The Addendum does not spend a lot of time expounding on the “or bust” portion of the argument, but that part deserves equal attention.

The principal argument of this Addendum is fairly easy to understand: If AGI / superintelligence is not achieved by the time compute clusters have reached the $100 billion to $1 trillion cost level then achieving AGI essentially through this form of scale-up is unlikely to be cost effective (compared, for example, with hiring actual researchers instead of AGI-based researchers to do research work).

If that is the scenario that plays out then the development of AGI will depend on other factors, such as discovering and utilizing new system and algorithm insights, insights that may very well have to come from the human brain.

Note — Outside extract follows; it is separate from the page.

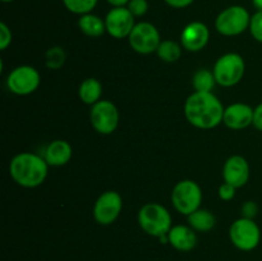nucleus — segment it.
<instances>
[{"label": "nucleus", "instance_id": "f257e3e1", "mask_svg": "<svg viewBox=\"0 0 262 261\" xmlns=\"http://www.w3.org/2000/svg\"><path fill=\"white\" fill-rule=\"evenodd\" d=\"M224 106L212 92H196L187 99L184 115L193 127L211 129L223 122Z\"/></svg>", "mask_w": 262, "mask_h": 261}, {"label": "nucleus", "instance_id": "f03ea898", "mask_svg": "<svg viewBox=\"0 0 262 261\" xmlns=\"http://www.w3.org/2000/svg\"><path fill=\"white\" fill-rule=\"evenodd\" d=\"M49 164L45 158L32 153H20L12 159L9 173L13 181L25 188L41 186L48 177Z\"/></svg>", "mask_w": 262, "mask_h": 261}, {"label": "nucleus", "instance_id": "7ed1b4c3", "mask_svg": "<svg viewBox=\"0 0 262 261\" xmlns=\"http://www.w3.org/2000/svg\"><path fill=\"white\" fill-rule=\"evenodd\" d=\"M138 224L148 235L158 238L166 235L171 229L170 212L163 205L148 202L138 211Z\"/></svg>", "mask_w": 262, "mask_h": 261}, {"label": "nucleus", "instance_id": "20e7f679", "mask_svg": "<svg viewBox=\"0 0 262 261\" xmlns=\"http://www.w3.org/2000/svg\"><path fill=\"white\" fill-rule=\"evenodd\" d=\"M216 83L223 87H232L239 83L246 72L245 59L237 53H228L220 56L214 66Z\"/></svg>", "mask_w": 262, "mask_h": 261}, {"label": "nucleus", "instance_id": "39448f33", "mask_svg": "<svg viewBox=\"0 0 262 261\" xmlns=\"http://www.w3.org/2000/svg\"><path fill=\"white\" fill-rule=\"evenodd\" d=\"M202 201V191L199 184L191 179H184L174 186L171 192V202L174 209L182 215H191L200 209Z\"/></svg>", "mask_w": 262, "mask_h": 261}, {"label": "nucleus", "instance_id": "423d86ee", "mask_svg": "<svg viewBox=\"0 0 262 261\" xmlns=\"http://www.w3.org/2000/svg\"><path fill=\"white\" fill-rule=\"evenodd\" d=\"M251 15L242 5H232L219 13L215 20L217 32L223 36H237L250 28Z\"/></svg>", "mask_w": 262, "mask_h": 261}, {"label": "nucleus", "instance_id": "0eeeda50", "mask_svg": "<svg viewBox=\"0 0 262 261\" xmlns=\"http://www.w3.org/2000/svg\"><path fill=\"white\" fill-rule=\"evenodd\" d=\"M229 237L238 250L252 251L260 243L261 230L253 219L241 217L230 225Z\"/></svg>", "mask_w": 262, "mask_h": 261}, {"label": "nucleus", "instance_id": "6e6552de", "mask_svg": "<svg viewBox=\"0 0 262 261\" xmlns=\"http://www.w3.org/2000/svg\"><path fill=\"white\" fill-rule=\"evenodd\" d=\"M128 41H129L130 48L136 53L143 54V55H147V54L158 50L161 42L158 28L150 22L137 23L133 27L130 35L128 36Z\"/></svg>", "mask_w": 262, "mask_h": 261}, {"label": "nucleus", "instance_id": "1a4fd4ad", "mask_svg": "<svg viewBox=\"0 0 262 261\" xmlns=\"http://www.w3.org/2000/svg\"><path fill=\"white\" fill-rule=\"evenodd\" d=\"M41 77L36 68L31 66H20L13 69L7 78V86L10 92L19 96L30 95L40 86Z\"/></svg>", "mask_w": 262, "mask_h": 261}, {"label": "nucleus", "instance_id": "9d476101", "mask_svg": "<svg viewBox=\"0 0 262 261\" xmlns=\"http://www.w3.org/2000/svg\"><path fill=\"white\" fill-rule=\"evenodd\" d=\"M91 124L101 135H112L119 124V112L112 101L100 100L92 105Z\"/></svg>", "mask_w": 262, "mask_h": 261}, {"label": "nucleus", "instance_id": "9b49d317", "mask_svg": "<svg viewBox=\"0 0 262 261\" xmlns=\"http://www.w3.org/2000/svg\"><path fill=\"white\" fill-rule=\"evenodd\" d=\"M122 209V196L115 191H106L95 202L94 217L100 225H110L118 219Z\"/></svg>", "mask_w": 262, "mask_h": 261}, {"label": "nucleus", "instance_id": "f8f14e48", "mask_svg": "<svg viewBox=\"0 0 262 261\" xmlns=\"http://www.w3.org/2000/svg\"><path fill=\"white\" fill-rule=\"evenodd\" d=\"M106 32L114 38L128 37L136 26L135 15L125 7L113 8L105 17Z\"/></svg>", "mask_w": 262, "mask_h": 261}, {"label": "nucleus", "instance_id": "ddd939ff", "mask_svg": "<svg viewBox=\"0 0 262 261\" xmlns=\"http://www.w3.org/2000/svg\"><path fill=\"white\" fill-rule=\"evenodd\" d=\"M210 38V31L202 22H191L183 28L181 35V42L186 50L196 53L201 51L207 45Z\"/></svg>", "mask_w": 262, "mask_h": 261}, {"label": "nucleus", "instance_id": "4468645a", "mask_svg": "<svg viewBox=\"0 0 262 261\" xmlns=\"http://www.w3.org/2000/svg\"><path fill=\"white\" fill-rule=\"evenodd\" d=\"M223 177H224V181L227 183L232 184L235 188H241L250 179V165H248V161L241 155L230 156L224 164Z\"/></svg>", "mask_w": 262, "mask_h": 261}, {"label": "nucleus", "instance_id": "2eb2a0df", "mask_svg": "<svg viewBox=\"0 0 262 261\" xmlns=\"http://www.w3.org/2000/svg\"><path fill=\"white\" fill-rule=\"evenodd\" d=\"M223 122L230 129H245L253 123V109L243 102H235L225 107Z\"/></svg>", "mask_w": 262, "mask_h": 261}, {"label": "nucleus", "instance_id": "dca6fc26", "mask_svg": "<svg viewBox=\"0 0 262 261\" xmlns=\"http://www.w3.org/2000/svg\"><path fill=\"white\" fill-rule=\"evenodd\" d=\"M169 243L178 251H191L196 247L197 237L194 229L186 225H174L168 233Z\"/></svg>", "mask_w": 262, "mask_h": 261}, {"label": "nucleus", "instance_id": "f3484780", "mask_svg": "<svg viewBox=\"0 0 262 261\" xmlns=\"http://www.w3.org/2000/svg\"><path fill=\"white\" fill-rule=\"evenodd\" d=\"M72 146L64 140H55L46 147L43 158L51 166H63L72 159Z\"/></svg>", "mask_w": 262, "mask_h": 261}, {"label": "nucleus", "instance_id": "a211bd4d", "mask_svg": "<svg viewBox=\"0 0 262 261\" xmlns=\"http://www.w3.org/2000/svg\"><path fill=\"white\" fill-rule=\"evenodd\" d=\"M78 27L89 37H100L106 31L105 20H102L99 15L91 14V13L79 17Z\"/></svg>", "mask_w": 262, "mask_h": 261}, {"label": "nucleus", "instance_id": "6ab92c4d", "mask_svg": "<svg viewBox=\"0 0 262 261\" xmlns=\"http://www.w3.org/2000/svg\"><path fill=\"white\" fill-rule=\"evenodd\" d=\"M78 95L84 104L95 105L101 99L102 84L96 78H86L79 86Z\"/></svg>", "mask_w": 262, "mask_h": 261}, {"label": "nucleus", "instance_id": "aec40b11", "mask_svg": "<svg viewBox=\"0 0 262 261\" xmlns=\"http://www.w3.org/2000/svg\"><path fill=\"white\" fill-rule=\"evenodd\" d=\"M188 223L192 229L199 230V232H209L215 227L216 219L209 210H196L188 215Z\"/></svg>", "mask_w": 262, "mask_h": 261}, {"label": "nucleus", "instance_id": "412c9836", "mask_svg": "<svg viewBox=\"0 0 262 261\" xmlns=\"http://www.w3.org/2000/svg\"><path fill=\"white\" fill-rule=\"evenodd\" d=\"M156 53H158V56L163 61L174 63V61L179 60V58L182 56V48L174 41L165 40L161 41Z\"/></svg>", "mask_w": 262, "mask_h": 261}, {"label": "nucleus", "instance_id": "4be33fe9", "mask_svg": "<svg viewBox=\"0 0 262 261\" xmlns=\"http://www.w3.org/2000/svg\"><path fill=\"white\" fill-rule=\"evenodd\" d=\"M193 83L196 92H212L216 79H215L214 72H210L207 69H200L193 76Z\"/></svg>", "mask_w": 262, "mask_h": 261}, {"label": "nucleus", "instance_id": "5701e85b", "mask_svg": "<svg viewBox=\"0 0 262 261\" xmlns=\"http://www.w3.org/2000/svg\"><path fill=\"white\" fill-rule=\"evenodd\" d=\"M66 51H64L63 48L60 46H54V48L49 49L46 51V55H45V63L46 67L49 69H59L63 67V64L66 63Z\"/></svg>", "mask_w": 262, "mask_h": 261}, {"label": "nucleus", "instance_id": "b1692460", "mask_svg": "<svg viewBox=\"0 0 262 261\" xmlns=\"http://www.w3.org/2000/svg\"><path fill=\"white\" fill-rule=\"evenodd\" d=\"M63 4L69 12L83 15L92 12V9L96 7L97 0H63Z\"/></svg>", "mask_w": 262, "mask_h": 261}, {"label": "nucleus", "instance_id": "393cba45", "mask_svg": "<svg viewBox=\"0 0 262 261\" xmlns=\"http://www.w3.org/2000/svg\"><path fill=\"white\" fill-rule=\"evenodd\" d=\"M250 31L252 37L256 41L262 44V10H257L255 14L251 17Z\"/></svg>", "mask_w": 262, "mask_h": 261}, {"label": "nucleus", "instance_id": "a878e982", "mask_svg": "<svg viewBox=\"0 0 262 261\" xmlns=\"http://www.w3.org/2000/svg\"><path fill=\"white\" fill-rule=\"evenodd\" d=\"M127 8L135 17H142L147 13L148 3L147 0H129Z\"/></svg>", "mask_w": 262, "mask_h": 261}, {"label": "nucleus", "instance_id": "bb28decb", "mask_svg": "<svg viewBox=\"0 0 262 261\" xmlns=\"http://www.w3.org/2000/svg\"><path fill=\"white\" fill-rule=\"evenodd\" d=\"M12 42V31L4 22L0 23V50H5Z\"/></svg>", "mask_w": 262, "mask_h": 261}, {"label": "nucleus", "instance_id": "cd10ccee", "mask_svg": "<svg viewBox=\"0 0 262 261\" xmlns=\"http://www.w3.org/2000/svg\"><path fill=\"white\" fill-rule=\"evenodd\" d=\"M235 189L237 188H235L234 186L224 182V183L219 187L220 199L224 200V201H230V200H233V197L235 196Z\"/></svg>", "mask_w": 262, "mask_h": 261}, {"label": "nucleus", "instance_id": "c85d7f7f", "mask_svg": "<svg viewBox=\"0 0 262 261\" xmlns=\"http://www.w3.org/2000/svg\"><path fill=\"white\" fill-rule=\"evenodd\" d=\"M242 212H243V217L253 219V217H255L256 215H257V212H258L257 204H256V202H253V201H247L242 206Z\"/></svg>", "mask_w": 262, "mask_h": 261}, {"label": "nucleus", "instance_id": "c756f323", "mask_svg": "<svg viewBox=\"0 0 262 261\" xmlns=\"http://www.w3.org/2000/svg\"><path fill=\"white\" fill-rule=\"evenodd\" d=\"M253 125L256 129L262 132V102L253 109Z\"/></svg>", "mask_w": 262, "mask_h": 261}, {"label": "nucleus", "instance_id": "7c9ffc66", "mask_svg": "<svg viewBox=\"0 0 262 261\" xmlns=\"http://www.w3.org/2000/svg\"><path fill=\"white\" fill-rule=\"evenodd\" d=\"M169 7L177 8V9H182V8H187L194 2V0H164Z\"/></svg>", "mask_w": 262, "mask_h": 261}, {"label": "nucleus", "instance_id": "2f4dec72", "mask_svg": "<svg viewBox=\"0 0 262 261\" xmlns=\"http://www.w3.org/2000/svg\"><path fill=\"white\" fill-rule=\"evenodd\" d=\"M110 5H113L114 8H120V7H125L128 5L129 0H106Z\"/></svg>", "mask_w": 262, "mask_h": 261}, {"label": "nucleus", "instance_id": "473e14b6", "mask_svg": "<svg viewBox=\"0 0 262 261\" xmlns=\"http://www.w3.org/2000/svg\"><path fill=\"white\" fill-rule=\"evenodd\" d=\"M252 4L257 10H262V0H252Z\"/></svg>", "mask_w": 262, "mask_h": 261}, {"label": "nucleus", "instance_id": "72a5a7b5", "mask_svg": "<svg viewBox=\"0 0 262 261\" xmlns=\"http://www.w3.org/2000/svg\"><path fill=\"white\" fill-rule=\"evenodd\" d=\"M2 2H4V3H12V2H14V0H2Z\"/></svg>", "mask_w": 262, "mask_h": 261}]
</instances>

Whether the scenario described in the Addendum plays out or not will be apparent within a few years. Consequently, for anyone who wishes to hedge their bets for the next decade, working on whole-brain emulation and the insights that come from that now makes a lot of sense.

But why whole-brain emulation and not just neuroscience in general?

In this context, think of ‘whole-brain” as pointing out the importance of understanding how algorithms utilized by different parts of the brain are used in concert to achieve things that would not be possible with a single algorithm, even if that algorithm was super-charged with compute power. Don’t focus on the “deep” learning architecture of just the prefrontal cortex. Don’t focus on the way features are combined from simple-cells to complex-cells in visual cortex. Don’t focus on the way auto-associative and hetero-associative networks are combined in entorhinal and hippocampal regions for one-shot acquisition and filtering of new episodic memory. Instead, make sure to consider the cooperation between strategies.

And emulate actual circuitry at the level of detail obtained by high-resolution scans of specimen-specific brain tissue, in order to move away from purely correlational ways to make model hypotheses about brain function and towards causative circuit-level correspondence [see Jonas & Kording, 2017] that can be validated, where a single thought process depending on specific learned patterns can be followed from beginning to end.